WhiSPA: Semantically and Psychologically Aligned Whisper with Self-Supervised Contrastive and Student-Teacher Learning¶

Conference: ACL 2025
arXiv: 2501.16344
Code: https://github.com/humanlab/WhiSPA
Area: Self-Supervised Learning / Speech Understanding
Keywords: Speech-Text Alignment, Whisper, Contrastive Learning, Psychological Representation, Sentiment Analysis

TL;DR¶

Proposes WhiSPA, which aligns the latent space of the Whisper audio encoder with SBERT semantic representations and psychological dimensions (emotion, personality) through contrastive learning, eliminating the dependency on an additional text LM in speech processing and reducing error by 73-84% on psychological evaluation tasks.

Background & Motivation¶

Background: The standard pipeline for speech processing is Whisper (speech \(\rightarrow\) text) + SBERT/LM (text \(\rightarrow\) semantic embedding), which incurs redundant computation due to the requirement of two LMs.
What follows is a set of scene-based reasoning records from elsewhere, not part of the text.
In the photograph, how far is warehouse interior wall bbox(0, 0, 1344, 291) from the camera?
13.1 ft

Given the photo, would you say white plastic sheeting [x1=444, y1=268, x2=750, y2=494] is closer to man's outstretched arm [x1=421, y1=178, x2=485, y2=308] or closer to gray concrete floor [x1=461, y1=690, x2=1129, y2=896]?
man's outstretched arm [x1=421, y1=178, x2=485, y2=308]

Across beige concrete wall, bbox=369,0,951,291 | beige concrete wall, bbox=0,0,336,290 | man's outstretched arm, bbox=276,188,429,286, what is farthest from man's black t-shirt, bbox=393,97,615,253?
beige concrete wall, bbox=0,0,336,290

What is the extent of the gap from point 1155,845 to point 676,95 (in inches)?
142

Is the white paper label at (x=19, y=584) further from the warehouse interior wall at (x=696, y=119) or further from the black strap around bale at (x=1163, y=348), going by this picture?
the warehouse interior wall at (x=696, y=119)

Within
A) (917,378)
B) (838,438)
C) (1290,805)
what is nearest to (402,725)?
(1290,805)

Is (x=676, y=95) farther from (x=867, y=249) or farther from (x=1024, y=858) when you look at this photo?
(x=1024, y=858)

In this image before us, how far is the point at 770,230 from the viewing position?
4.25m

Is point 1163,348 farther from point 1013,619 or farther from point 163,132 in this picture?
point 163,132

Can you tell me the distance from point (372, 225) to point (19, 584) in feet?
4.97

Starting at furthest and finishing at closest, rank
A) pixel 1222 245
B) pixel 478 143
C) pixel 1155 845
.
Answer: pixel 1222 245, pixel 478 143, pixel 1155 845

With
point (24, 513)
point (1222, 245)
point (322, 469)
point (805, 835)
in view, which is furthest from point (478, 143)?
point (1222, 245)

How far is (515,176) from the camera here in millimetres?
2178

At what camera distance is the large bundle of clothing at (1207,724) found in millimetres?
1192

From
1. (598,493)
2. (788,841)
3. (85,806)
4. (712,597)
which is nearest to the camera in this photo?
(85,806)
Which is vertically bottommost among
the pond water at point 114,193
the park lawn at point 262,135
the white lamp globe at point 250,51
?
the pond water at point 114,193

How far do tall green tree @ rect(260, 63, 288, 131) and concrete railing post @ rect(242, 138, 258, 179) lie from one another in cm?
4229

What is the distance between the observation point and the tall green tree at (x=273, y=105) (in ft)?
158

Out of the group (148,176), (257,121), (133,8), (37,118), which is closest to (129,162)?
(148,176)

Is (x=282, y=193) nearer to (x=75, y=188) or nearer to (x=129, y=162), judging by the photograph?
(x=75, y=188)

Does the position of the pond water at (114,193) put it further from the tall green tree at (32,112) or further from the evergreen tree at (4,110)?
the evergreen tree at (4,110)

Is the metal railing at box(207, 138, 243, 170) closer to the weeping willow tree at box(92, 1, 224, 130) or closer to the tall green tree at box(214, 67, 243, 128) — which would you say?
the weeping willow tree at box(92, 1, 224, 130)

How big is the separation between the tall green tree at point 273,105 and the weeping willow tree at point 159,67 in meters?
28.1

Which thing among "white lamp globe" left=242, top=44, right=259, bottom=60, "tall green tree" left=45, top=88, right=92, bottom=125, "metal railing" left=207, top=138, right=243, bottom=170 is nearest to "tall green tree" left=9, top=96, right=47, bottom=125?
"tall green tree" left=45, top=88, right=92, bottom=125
Whisper contains internal language models, but its latent representations lack deep semantic and psychological information.

Limitations of Prior Work: (a) Speech encoders are significantly inferior to text LMs in psychological tasks such as emotion recognition and personality assessment; (b) the pipeline of two LMs causes computational wastage; (c) fusion architectures (e.g., co-attention) require task-specific designs.

Key Challenge: Speech contains acoustic information (intonation, rhythm) that is unavailable in text, yet the semantic understanding capabilities of existing speech encoders are far weaker than those of text LMs.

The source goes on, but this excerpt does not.